Limitations and Disclaimers

Users should be aware of the following limitations when using PlainFoster:

  • State-reported data — All data originates from state self-reports to federal agencies. Reporting quality, definitions, and data collection methods vary between states, which can affect comparability.
  • Reporting lag — Federal foster care data is published 18-24 months after the reporting period. The figures shown may not reflect recent changes in state child welfare systems.
  • Grades are simplified — Our A-F grading is based on a single metric (reunification rate) and does not capture the full complexity of child welfare system performance. States with lower reunification rates may excel in other areas such as adoption timeliness or placement stability.

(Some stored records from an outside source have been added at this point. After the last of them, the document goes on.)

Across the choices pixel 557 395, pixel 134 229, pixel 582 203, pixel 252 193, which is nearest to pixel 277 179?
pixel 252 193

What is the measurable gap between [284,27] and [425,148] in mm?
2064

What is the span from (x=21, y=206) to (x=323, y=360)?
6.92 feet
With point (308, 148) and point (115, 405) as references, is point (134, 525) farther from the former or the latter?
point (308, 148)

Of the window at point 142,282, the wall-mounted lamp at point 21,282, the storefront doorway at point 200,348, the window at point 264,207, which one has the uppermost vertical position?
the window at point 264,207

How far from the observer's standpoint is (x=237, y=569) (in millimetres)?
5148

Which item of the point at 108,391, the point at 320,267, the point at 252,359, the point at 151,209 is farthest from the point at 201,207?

  • Not legal or professional advice — This data is for informational and educational purposes only. It should not be used as the basis for legal proceedings, policy decisions, or professional assessments without consulting the original federal sources and qualified professionals.
  • Not affiliated with government — PlainFoster is not affiliated with the Administration for Children and Families, HHS, or any government agency. We are an independent data portal that makes public information more accessible.